Входная дверь захлопнулась слишком шумно, и он поморщился, кожей почувствовав, как в это время помянула его недобрым словом жена.

Спустившись с крыльца, Федя машинально посмотрел вверх на окна своей квартиры. Он всегда делал это, уходя или приходя, хотя увидеть что-либо в окнах второй комнаты своей квартиры не мог: она была замкнута и опечатана. За пластилиновой печатью хранилась мебель настоящего хозяина квартиры, который полтора года назад уехал на Север, сдав жилье Феде, точнее не все жилье, а комнату с кухней.

Двадцатого числа каждого месяца, в день своей получки, аккуратный Федя отправлял в Хатангу сто восемьдесят рублей, и это было еще по-божески, так как хозяин требовал двести, но потом уступил с условием, что Федя, которому должны были поставить телефон, оставит его в квартире.

В Каминск Внучек приехал два года назад. В маленьком горотделении «на три опера» сразу ушли все сотрудники.

Одного из них, бывшего начальника, отправили на пенсию по полной выслуге, а двое других, плюнув на выслугу, подали рапорт и занялись коммерческой деятельностью: открыли «салон по ремонту автомобилей». Салон этот часть каминцев именовала автосервисом, другая — более образно и коротко — «стервисом». Оба бывших опера в короткий срок обзавелись машинами, выстроили себе по коттеджу и знаться не хотели с бывшими коллегами, во-первых, и вспоминать свою собачью работу, во-вторых.

Впрочем, те двое ушли не одновременно с начальником, а месяц спустя, поскольку каждый из них надеялся, что займет освободившееся место. Но кадры посчитали опасным назначать одного начальником над другим, и в Каминск прибыл Карнаухов Владимир Ксенофонтович, который и возглавил Каминское отделение.

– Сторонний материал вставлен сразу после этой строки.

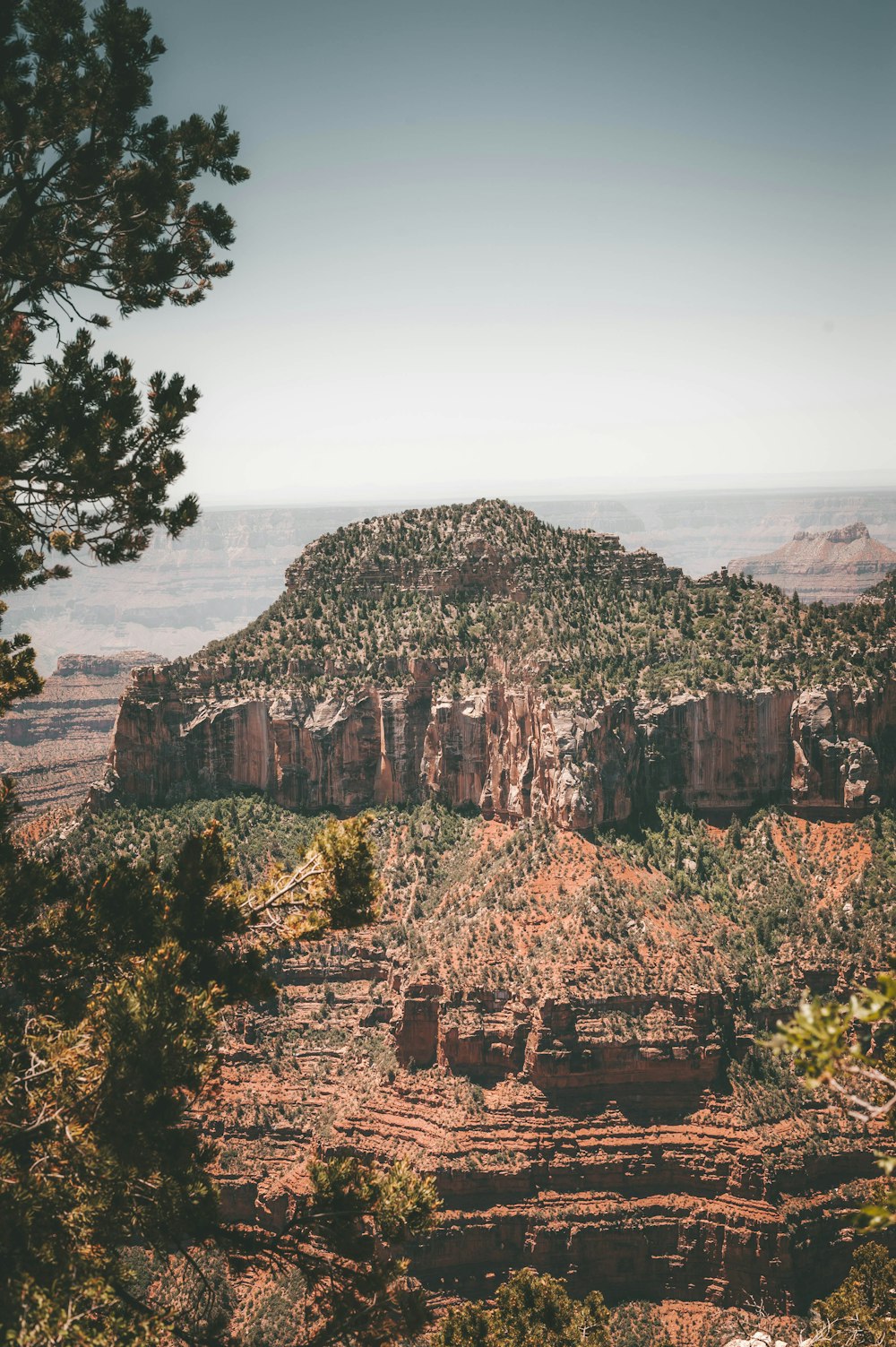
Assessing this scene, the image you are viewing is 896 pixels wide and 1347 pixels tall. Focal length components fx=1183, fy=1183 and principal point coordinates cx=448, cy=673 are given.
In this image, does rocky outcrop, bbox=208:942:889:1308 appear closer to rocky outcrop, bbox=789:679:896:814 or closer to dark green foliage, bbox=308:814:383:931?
rocky outcrop, bbox=789:679:896:814

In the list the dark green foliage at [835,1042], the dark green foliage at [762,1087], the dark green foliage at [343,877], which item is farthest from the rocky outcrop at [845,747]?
the dark green foliage at [835,1042]

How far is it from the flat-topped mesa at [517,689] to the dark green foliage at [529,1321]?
2898cm

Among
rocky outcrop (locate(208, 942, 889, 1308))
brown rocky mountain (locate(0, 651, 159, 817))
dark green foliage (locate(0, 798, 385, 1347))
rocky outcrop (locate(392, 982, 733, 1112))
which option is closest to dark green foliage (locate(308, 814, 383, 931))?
dark green foliage (locate(0, 798, 385, 1347))

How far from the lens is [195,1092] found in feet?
60.8

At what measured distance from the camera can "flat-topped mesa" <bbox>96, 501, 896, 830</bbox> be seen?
66000 millimetres

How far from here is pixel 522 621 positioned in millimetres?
74375

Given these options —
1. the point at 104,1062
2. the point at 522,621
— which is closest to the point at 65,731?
the point at 522,621

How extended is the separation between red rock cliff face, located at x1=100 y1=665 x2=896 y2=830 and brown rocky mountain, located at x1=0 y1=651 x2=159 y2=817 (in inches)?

Всем был хорош Владимир Ксенофонтович, высок, строен, одет по последней моде, мог долго говорить, но… не любил работать. Впрочем, он и не мог работать, потому что не обладал контактностью. И остается только удивляться, как мог попасть в органы КГБ человек, не способный установить контакт с другим человеком. Хотя чему удивляться: органы не оркестр — это в оркестр не могут попасть люди, лишенные музыкального слуха.

За полтора десятка лет он прошел все отделы управления, начальники которых всегда старались от него избавиться, пока не задержался в бывшей пятерке[23], где сел на «золотую жилу» — обеспечение медицинских учреждений.

Как уж Владимир Ксенофонтович обеспечивал их безопасность, одному богу известно (покров служебной тайны не позволяет нам оценить его деятельность), но то, что он исправно снабжал дефицитными лекарствами всех нужных людей, среди которых, разумеется, были и управленческие начальники, родственники начальников, друзья начальников, друзья друзей, ни для кого не было секретом. Об этом знали все, и те, кто пользовался услугами Ксенофонтыча, и те, кто не пользовался, знали в Н-ске, и в горотделениях, знали и те два опера. Они сочли факт его назначения на должность, начальника «надругательством над советской контрразведкой», о чем и написали в рапортах.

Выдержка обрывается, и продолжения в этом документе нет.